Optimal tests for elliptical symmetry: specified and unspecified location

TL;DR

This paper introduces new optimal tests for elliptical symmetry in multivariate analysis, addressing both specified and unspecified location, with strong theoretical backing and broad applicability.

Contribution

It proposes novel, asymptotically optimal tests for elliptical symmetry that are affine-invariant, computationally efficient, and outperform existing methods.

Findings

Tests have a simple asymptotic null distribution.

They are affine-invariant and computationally fast.
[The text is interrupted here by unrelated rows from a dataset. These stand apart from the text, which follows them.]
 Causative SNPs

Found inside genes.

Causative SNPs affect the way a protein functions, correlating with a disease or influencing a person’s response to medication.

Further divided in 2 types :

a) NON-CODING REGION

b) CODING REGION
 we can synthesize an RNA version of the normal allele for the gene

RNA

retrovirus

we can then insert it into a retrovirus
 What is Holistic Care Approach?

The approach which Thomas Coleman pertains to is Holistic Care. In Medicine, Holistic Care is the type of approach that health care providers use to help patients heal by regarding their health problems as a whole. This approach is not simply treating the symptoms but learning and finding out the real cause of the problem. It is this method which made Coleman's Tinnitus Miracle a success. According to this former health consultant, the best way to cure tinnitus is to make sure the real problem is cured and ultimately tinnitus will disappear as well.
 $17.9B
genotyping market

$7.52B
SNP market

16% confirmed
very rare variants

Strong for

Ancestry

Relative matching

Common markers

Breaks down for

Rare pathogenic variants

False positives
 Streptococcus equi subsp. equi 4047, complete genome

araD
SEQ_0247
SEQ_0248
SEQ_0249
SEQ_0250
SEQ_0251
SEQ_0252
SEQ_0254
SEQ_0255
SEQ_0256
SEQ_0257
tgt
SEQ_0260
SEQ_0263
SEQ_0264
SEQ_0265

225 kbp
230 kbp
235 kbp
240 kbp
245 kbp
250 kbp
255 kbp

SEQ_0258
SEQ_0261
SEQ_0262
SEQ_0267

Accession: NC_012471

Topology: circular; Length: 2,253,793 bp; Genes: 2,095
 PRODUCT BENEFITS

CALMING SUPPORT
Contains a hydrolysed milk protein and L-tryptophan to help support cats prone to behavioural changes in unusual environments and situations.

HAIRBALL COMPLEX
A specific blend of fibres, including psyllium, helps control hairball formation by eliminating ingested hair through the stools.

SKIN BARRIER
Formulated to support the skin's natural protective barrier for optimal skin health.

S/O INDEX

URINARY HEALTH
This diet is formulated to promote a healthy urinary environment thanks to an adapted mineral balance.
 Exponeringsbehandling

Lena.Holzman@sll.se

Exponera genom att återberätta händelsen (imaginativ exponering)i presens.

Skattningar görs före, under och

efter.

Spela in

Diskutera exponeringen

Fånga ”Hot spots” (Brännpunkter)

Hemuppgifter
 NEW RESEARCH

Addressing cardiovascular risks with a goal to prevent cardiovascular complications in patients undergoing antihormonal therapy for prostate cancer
They outperform existing competitors in power.

Abstract

Although the assumption of elliptical symmetry is quite common in multivariate analysis and widespread in a number of applications, the problem of testing the null hypothesis of ellipticity so far has not been addressed in a fully satisfactory way. Most of the literature in the area indeed addresses the null hypothesis of elliptical symmetry with specified location and actually addresses location rather than non-elliptical alternatives. In this paper, we are proposing new classes of testing procedures, both for specified and unspecified location. The backbone of our construction is Le Cam's asymptotic theory of statistical experiments, and optimality is to be understood locally and asymptotically within the family of generalized skew-elliptical distributions. The tests we are proposing are meeting all the desired properties of a``good'' test of elliptical symmetry: they have a simple asymptotic distribution under the entire null hypothesis of elliptical symmetry with unspecified radial density and shape parameter; they are affine-invariant, computationally fast, intuitively understandable, and not too demanding in terms of moments. While achieving optimality against generalized skew-elliptical alternatives, they remain quite powerful under a much broader class of non-elliptical distributions and significantly outperform the available competitors.